**** INPUT
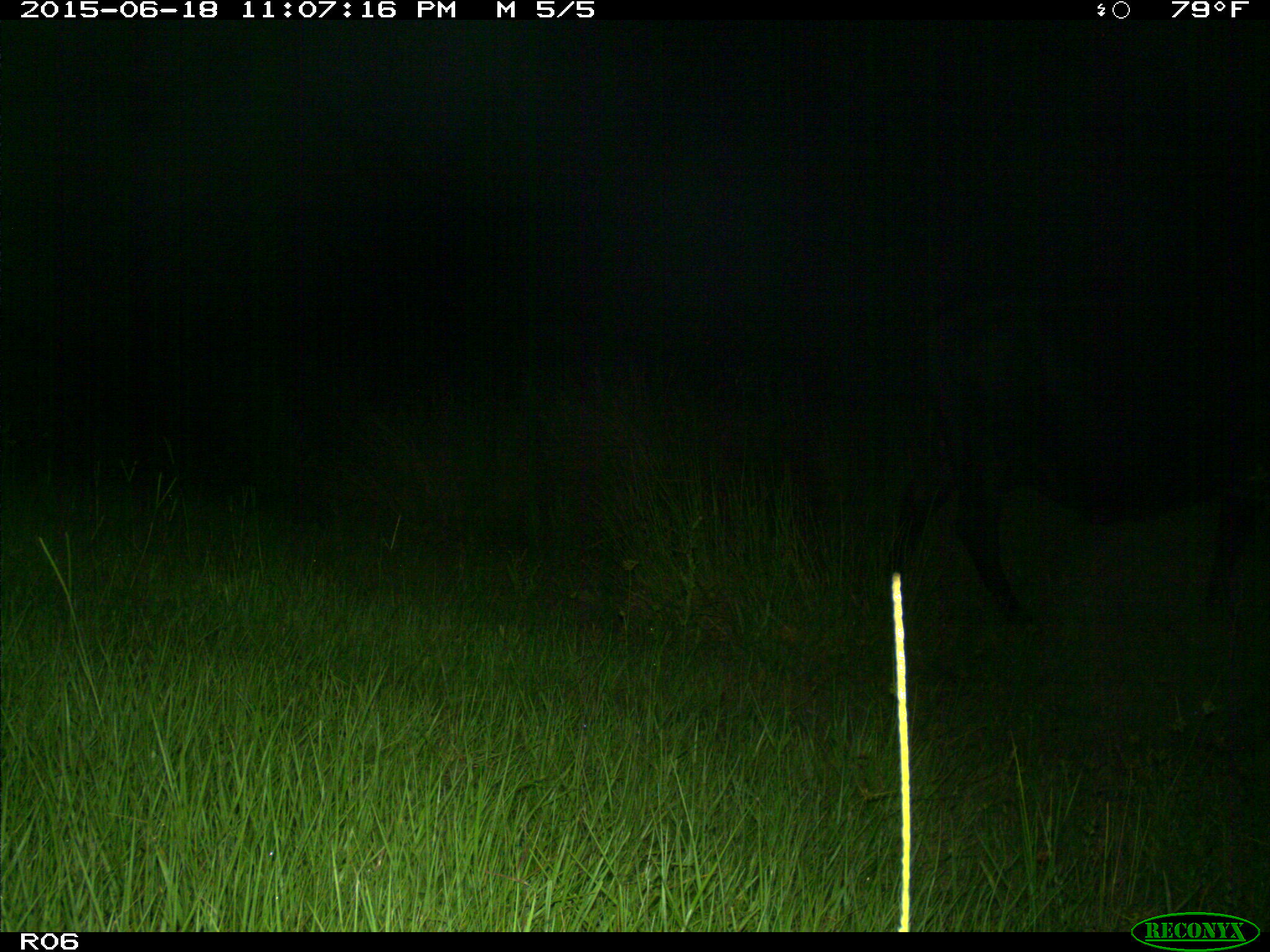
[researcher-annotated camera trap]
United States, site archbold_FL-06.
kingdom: Animalia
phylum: Chordata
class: Mammalia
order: Artiodactyla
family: Bovidae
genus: Bos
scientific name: Bos taurus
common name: domestic cow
Bos taurus (domestic cow).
********
§ **WORK TO COMPLETE**
When you restate the listing above, give each line word for word but leave out every image.

§ **WRITTEN SOLUTION**
[researcher-annotated camera trap]
United States, site archbold_FL-06.
kingdom: Animalia
phylum: Chordata
class: Mammalia
order: Artiodactyla
family: Bovidae
genus: Bos
scientific name: Bos taurus
common name: domestic cow
Bos taurus (domestic cow).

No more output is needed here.